Remote Sensing imagery provides information about various land utilization types in spatial format which is vital for erosion assessment (Saha and Singh 1991; Pandey et al. 1992). The potential utility of remote sensing data has been well recognized in mapping and assessing land attributes such as physiography, soils, land use/land cover (Solanke Preeti et al. 2005; Sarkar et al. 2006) and integration of these attributes to compute soil erosion (Potdar et al. 2003). The rapid evolution in satellite remote sensing in terms of spatial, spectral, radiometric and temporal resolutions of different sensors, the availability of data in digital format and spatial analysis in Geographic Information System (GIS) using an integrated approach has made possible the quantitative assessment of soil erosion and mapping (Skidmore et al. 1997).

The study area is enriched with mineral deposits such as coal and limestone. Intensive mining, deforestation and urbanization warrants explorative studies for sustainable development of the area. Besides, it is predominantly of rain-fed farming with soil erosion problems and low productivity. Therefore, the present study aims at characterizing the land resources through remote sensing and other ancillary data and to integrate these informations in GIS to compute quantitative soil loss using USLE model for sustainable development.

Study Area

The study area is located between 19°57′ to 20°43′ N latitudes and 76°48′ to 79°36′E longitudes, covering an area of 332.85 thousand hectares (Fig. 1).
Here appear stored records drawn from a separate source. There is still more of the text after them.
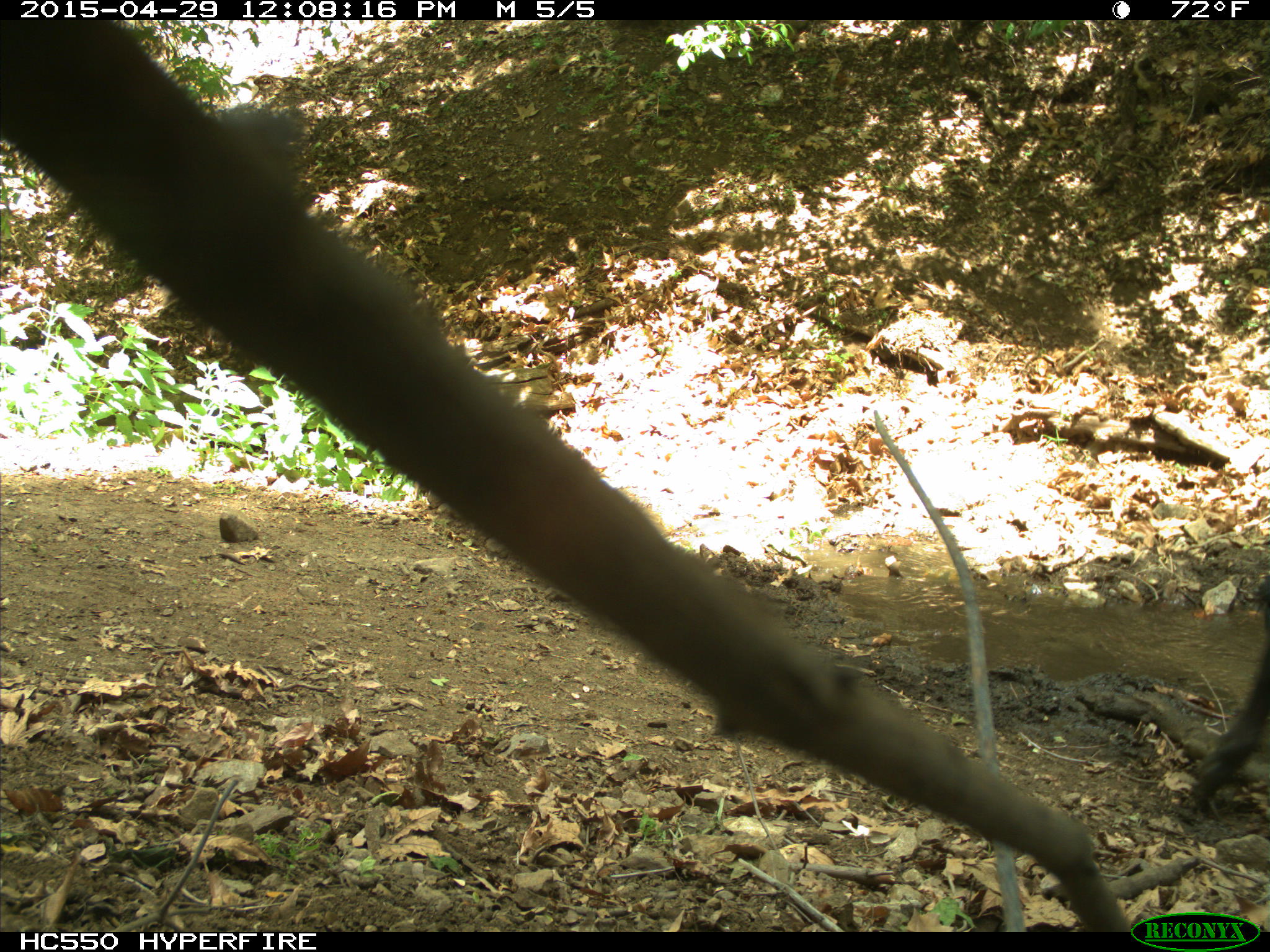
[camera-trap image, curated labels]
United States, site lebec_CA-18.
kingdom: Animalia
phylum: Chordata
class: Mammalia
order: Artiodactyla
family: Bovidae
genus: Bos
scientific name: Bos taurus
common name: domestic cow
Bos taurus (domestic cow).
Geology of the area (GSI 2001) is mainly of Deccan basalts followed by sandstone/lime stone of Lameta group of cretaceous period, laterites, and granite-gneiss. The elevation ranges from 200 to 370 m above MSL. The area is mainly drained by Wardha river with predominant dendritic pattern. The climate of the area is subtropical, dry sub-humid with ustic soil moisture and hyperthermic soil temperature regime. The mean annual rainfall is 1,349 mm. The natural vegetation comprises a wide variety of dry deciduous mixed tree species, shrubs and interspersed with grasses. The commonly occurring tree species are teak (Tectona grandis), Shivan (Gmelina arboria), Babul (Acacia arabica), Khair (Acacia catechu), Shevri (Acacia nilotica), Palas (Butea monosperma), Char (Buchananea lanjan), Ber (Zizipus jujuba), Mahua (Madhuka indica). A large percentage of cultivated land is mainly under kharif crops such as cotton (Gossypium spp.), soybean (Glycine max) and pigeonpea (Cajanus cajan). The dominant rabi crops of the area are linseed (Linum usitatisimum), sorghum (Sorghum bicolor), wheat (Triticum aestivum), maize (Zea mays) and gram (Cicer arietinum).

Fig. 1
figure 1

Location map of study area

Full size image

Materials and Methods

Landsat-7 Thematic Mapper (TM) digital data of February, 2004 with a spatial resolution of 30 m was used (Fig. 2). The satellite data was processed and geocoded in orthoengine module of Geomatica image processing software using topomaps (1:50,000) of Survey of India (SOI). For land use/land cover map preparation, the boundaries of notified forests were considered as reference, digitized and transferred as a layer from topomaps to the satellite image. The methodology followed for extraction of information from satellite data is essentially of standard visual interpretation based on tone, texture, pattern, shape and size (Lillesand and Kiefer 2002) for identification of various physiography and present land use/land cover as per Natural Resource Information System Standards (NRIS 2000). The slope map was generated using available contour information from the topomaps. Ground truth was carried out for better accuracy and finalization of maps. Physiography, slope and land use/land cover variations were considered for depicting the soil variability. Site (slope, erosion, stoniness etc.) and soil morphological characteristics (colour, texture, structure etc.) were recorded in the standard format (Soil Survey Division 2000), representative soil samples were collected from each horizon of the soil pedons and analyzed for physical and chemical properties (Jackson 1967; Black et al. 1965) and soils were classified (Soil Survey Staff 1998) besides soil information available in the reports (NBSS&LUP 1993).

Fig. 2
figure 2

Landsat-7 TM FCC of study area

Full size image

Soil erosion assessment was done using Universal Soil Loss Equation (USLE) model (Wischmeier and Smith 1978). It is designed in a way to enable the planners to predict the average rate of soil erosion for each feasible alternative combination of cropping system and management practices in association with a specified soil type, rainfall pattern and topography over a long period of time. When these predicted soil losses are compared with given soil loss tolerance, the model provide a specific guidelines for effecting erosion control measures within specified limits. The model computes soil loss as the product of six major factors expressed as:

$$ {\hbox{A}} = {\hbox{R}}.\,{\hbox{K}}.\,{\hbox{L}}.\,{\hbox{S}}.\,{\hbox{C}}.\,{\hbox{P}} $$

Where ‘A’ is average annual soil loss (t ha−1 yr−1); R, K, L, S, C, P are rainfall erosivity, soil erodibility, slope length, slope gradient, crop cover and management and conservation/support practice factors respectively.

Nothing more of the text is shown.